Not sure how to feel

I had my review today. That annual thing where you say things about yourself and how great you are in hopes of promotion-ville or raise-ville or fantastic feedback-ville.

After my first review here, I got a raise, but it was a surprise; I expected nothing as I have been in positions where, if you do not get a promotion, you get little or nothing. I expected the latter, but instead I got double the "norm" or whatever that is.

Double.

I was psyched.

And so now as I near my 2.5 tenure here, I waited for something similar. I mean, who knew what the review would bring. I got the juicy raise last year, the office this summer, I was sort of on an up and up.

I got solid feedback and I was reminded of things I did that I forgot I did--and they were good things.

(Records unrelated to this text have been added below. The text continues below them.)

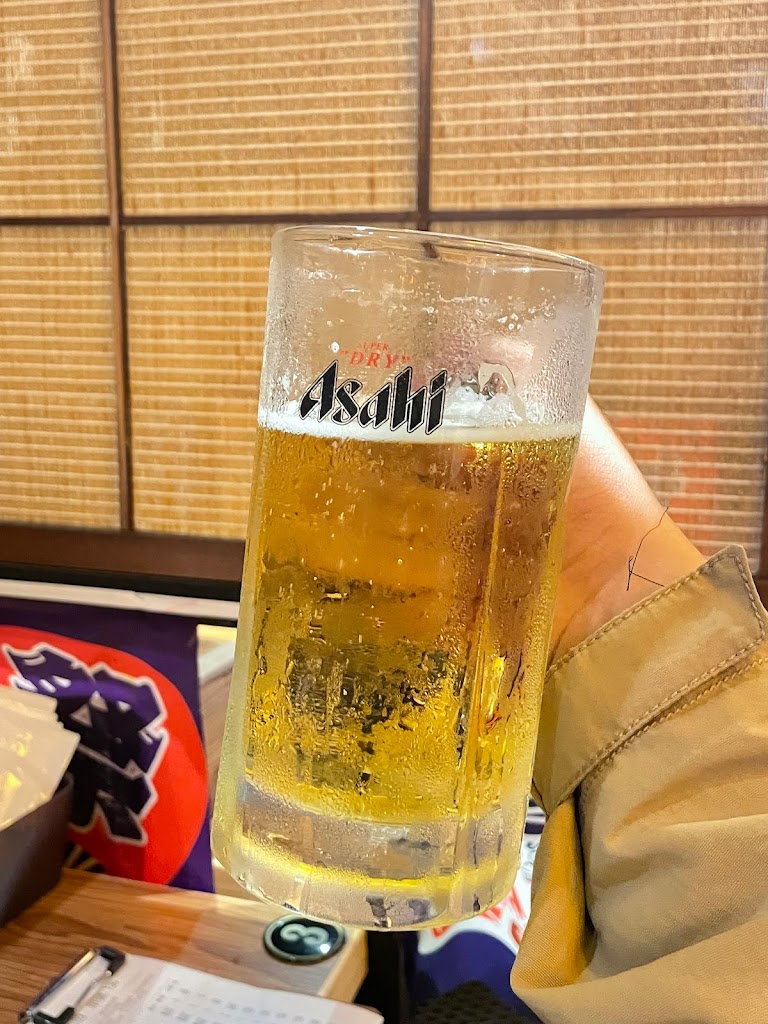 鳥居町日料居酒屋（東湖店) 的照片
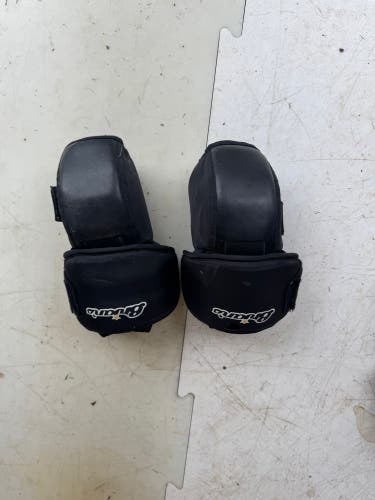 Brians Pro II Intermediate Knee Pads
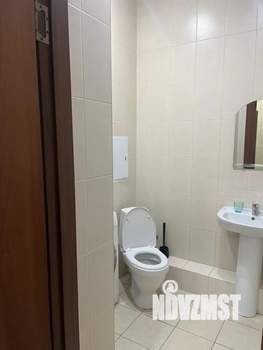 1-к квартира, на длительный срок, 45м2, 6/21 этаж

But I left without anything to feel great about--no additional moolah, no promotion, nada.

One thing about where I am in a position is the growth that comes with it. I have grown here, but I'm always looking for the next milestone to reach. And although they hardly (outside of my direct report) promote others, I can't help but wonder what the turning point will be for me here.

What is next?

And I find myself saying that alot lately with not just work, but with my life's path.

I've never been one to plan...I just sort of followed. And I know that's not very creative, but I mean, I went to college because it's expected and it was the right thing to do--at least for me. And then I found my first job, which was what you were supposed to do after you graduated (unless you went to school, but publishing doesn't require it, so there you go), and then I got married to my husband because when you find your love, that's what you do--you don't let them go! And so then you're where I am...at this crossroads where you are the person who has to decide what's next because there is no more flow--I mean, the flow can happen in any number of ways.

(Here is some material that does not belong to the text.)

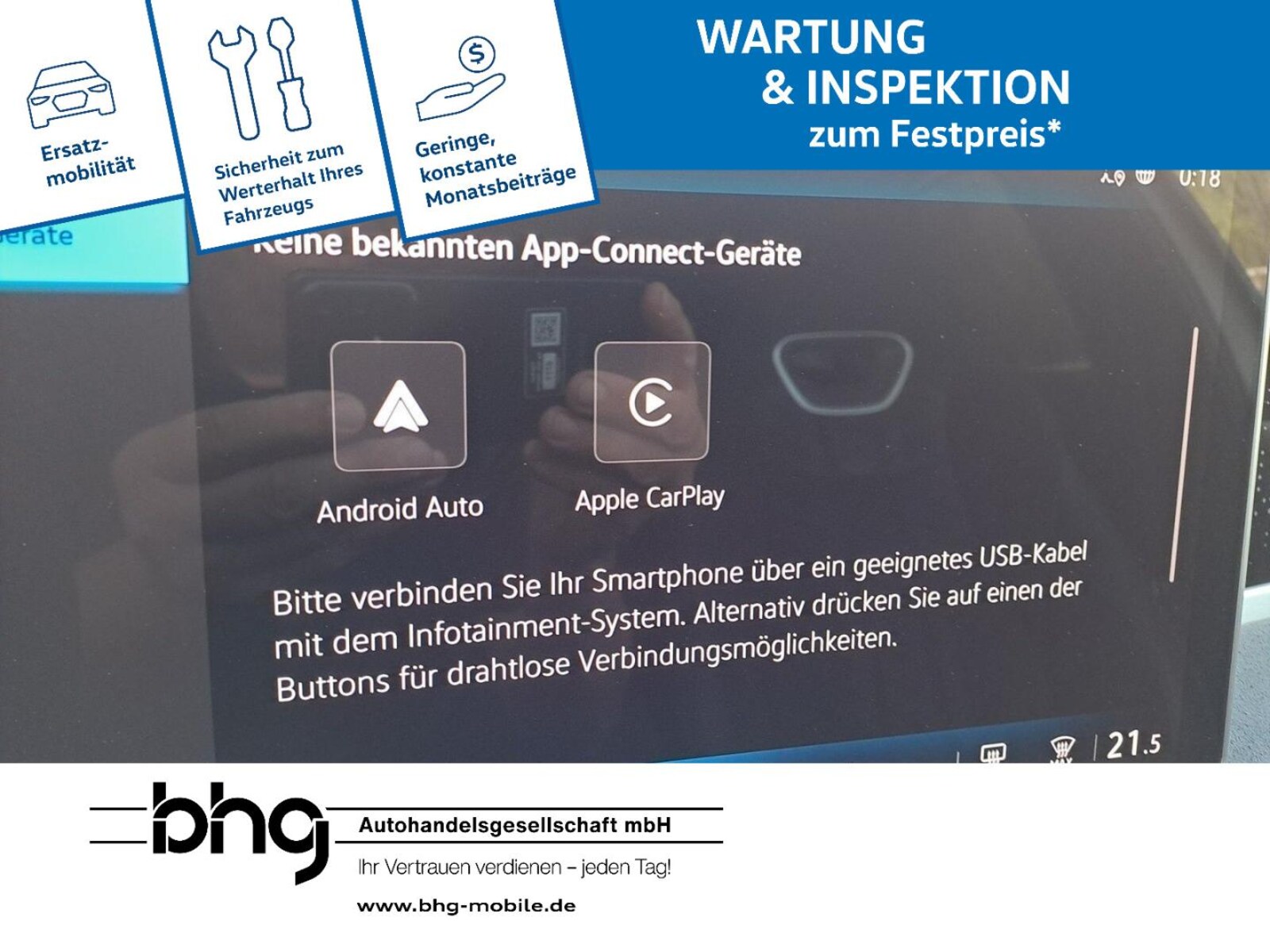 Volkswagen Passat – Bild 17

Am I beating a dead horse here?

Anyway, all of the above aside, I will leave you with this question:

Where does one find inexpensive, but fun accessories/jewelry? I'm talking a red-beaded necklace or something of the sort? I'm in need of fun items like these. Similar to the Mint Julep's of the world (or the 2 that are in MA)...

Bostonians, speak up! Or else, point me to any good sites for online shopping!

Merci beaucoup!

4 comments:

megabrooke said...

hey, you're from boston?! me too! i looked around on here for an email address for you but couldnt find one. if you want, email me and i can tell you of some good accessories places that i like.

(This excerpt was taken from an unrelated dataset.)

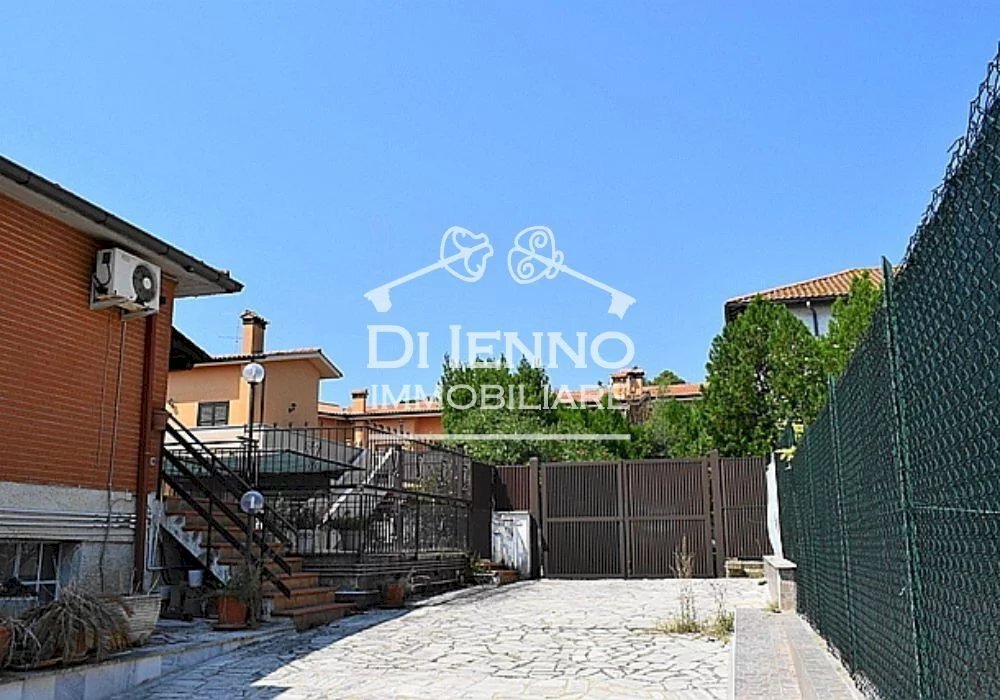 Three-room apartment Rignano Flaminio - photo 3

and congrats on the review- i hear you about the cash to back it up though.

Molly said...

I don't know what you have near you, but believe it or not, New York & Co. has really cute, affordable jewelery. Also, don't tell anyone, but I got a fabulous beaded necklace at Wetseal. NO, I don't shop there, but I went in with my 18-year old sister!

sassafras said...

Wow. Your paragraph on going with the flow and doing what you're supposed to do in life totally rings true. I couldn't have said it better myself.

It sounds like you are definitely at a crossroad in your life. I sense some changes coming...

Unknown said...

hi love. ohhhh mint julep. how i love thee.

as for cheaper jewelry thats fun and funky, i say without hesitation: so good! jewelry. there is one in downtown crossing, on the corner across from bath&bodyworks. and another one near sonsie on newbury, but it's not as good as the TWO FLOOR ONE in downtown crossing.

i will warn you though: it is very, very overwhelming. in a good way. i took my best friend in there (total fashion girl livs in nyc) and she literally sighed and said "omg, i've died and gone to heaven."

go. now. email me if you have any questions, i promise you'll find something.

...oh, and on the more serious side of things? i second everything ms. sassafrass said.